GN: The guy shows up at the birthday surprises my damn wife. So I'm husband of the damn year. So now I'm the biggest LeBron James fan, despite being a Warriors fan that has to square that circle. Anyway, I've gotten to really appreciate the work he's done for schools and the sincerity to which I think he deeply cares about his community and his legacy beyond sports.

And he has better understanding of this than 99% of us because he's a mentor to so many of these athletes. And for those that do go to college that never make it to the pros, you know, breaks his heart to see them, you know, working in a car wash, when they were out there selling jerseys and their universities were making millions of dollars off their name and likeness, and they didn't get a damn penny.
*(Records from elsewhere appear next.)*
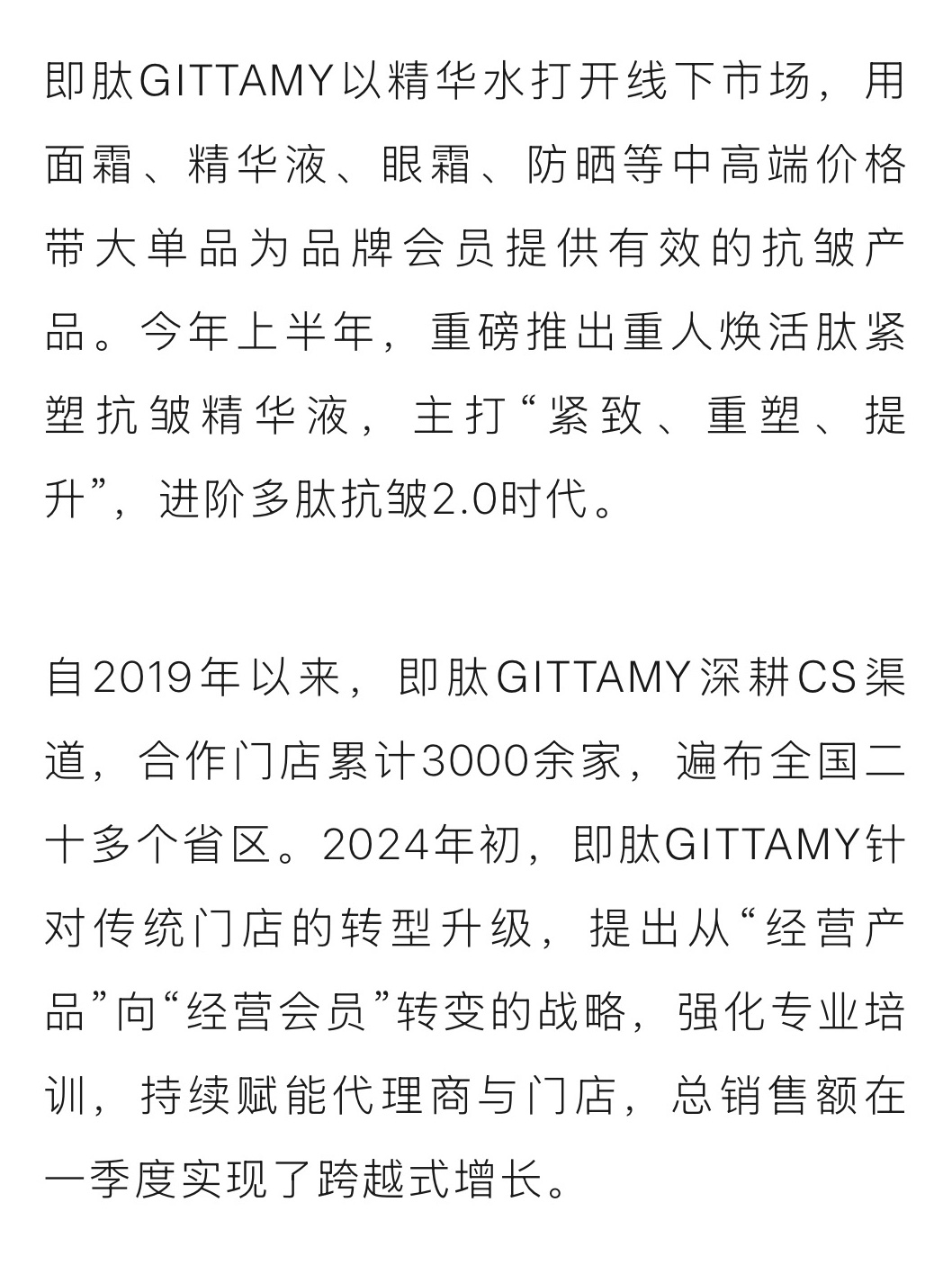 即肽GITTAMY以精华水打开线下市场，用面霜、精华液、眼霜、防晒等中高端价格带大单品为品牌会员提供有效的抗皱产品。今年上半年，重磅推出重人焕活肽紧塑抗皱精华液，主打“紧致、重塑、提升”，进阶多肽抗皱2.0时代。

自2019年以来，即肽GITTAMY深耕CS渠道，合作门店累计3000余家，遍布全国二十多个省区。2024年初，即肽GITTAMY针对传统门店的转型升级，提出从“经营产品”向“经营会员”转变的战略，强化专业培训，持续赋能代理商与门店，总销售额在一季度实现了跨越式增长。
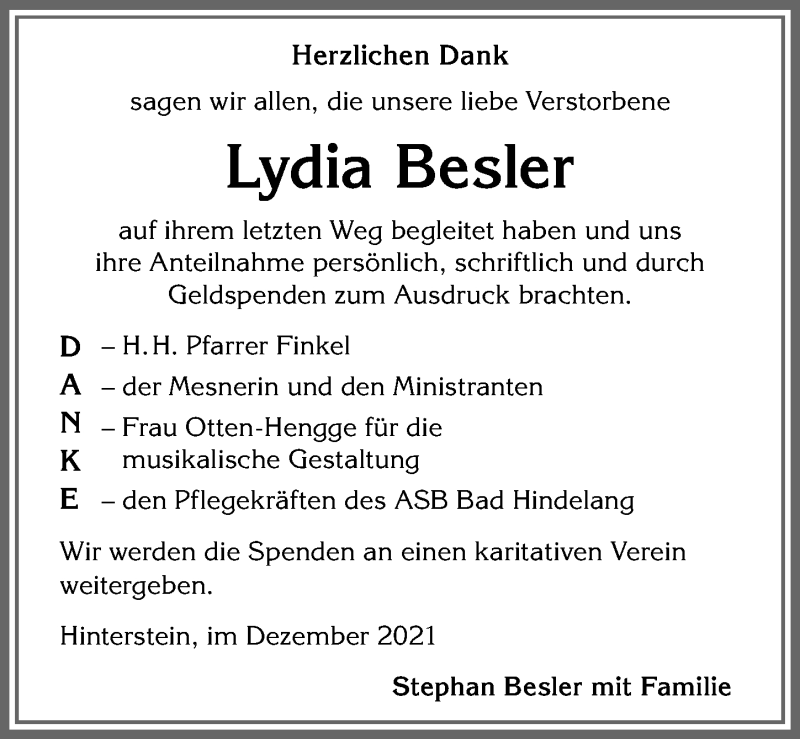 Herzlichen Dank

sagen wir allen, die unsere liebe Verstorbene

Lydia Besler

auf ihrem letzten Weg begleitet haben und uns ihre Anteilnahme persönlich, schriftlich und durch Geldspenden zum Ausdruck brachten.

D – H. H. Pfarrer Finkel
A – der Mesnerin und den Ministranten
N – Frau Otten-Hengge für die
K musikalische Gestaltung
E – den Pflegekräften des ASB Bad Hindelang

Wir werden die Spenden an einen karitativen Verein weitergeben.

Hinterstein, im Dezember 2021

Stephan Besler mit Familie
Newsom also got to know Maverick Carter, LeBron’s longtime friend and business partner. And it was his idea to have Newsom sign the bill on the set of "The Shop," the HBO show that features LeBron and Carter in conversation with athletes other celebrities. Guests have included Candace Parker, Seth Rogen, Draymond Green, Ice Cube, Drake and LeBron’s former teammate Kevin Love.

GN: And I thought, "You know what? Politicians — we’re so rote and cliched signing bills, ceremony. You've seen the pictures at the desk. And I hand the pen to the author, and we take a smiley photograph, and everyone rolls their eyes, and we move on to the next bill."

And I thought that could be fun. And what a great conversation we had. Their unique experiences and perspectives. And then the politician, the odd man out, with his Adidas on when they were all wearing Nikes. Anyway, they brought that up.

Supporters applaud this effort as a first step that could finally push the NCAA to allow compensation for student-athletes. But not everyone supports the measure.

GN: People I know, some have argued — some coaches have actually said, "It's unconscionable for a governor to get involved in our business." Well, you know, how dare they say that? This is our business. Students, which they allege is their priority, student athletes, that's the business we're in. I'm the president now of the UC regents, and we have 33 campuses, and that's why I worry about these kids.

And I really do worry about them, because I don't think we do justice to really caring about them once they're no longer useful for us, the adults that are able in some cases — respectfully — institutionally to exploit them.

This segment aired on October 19, 2019.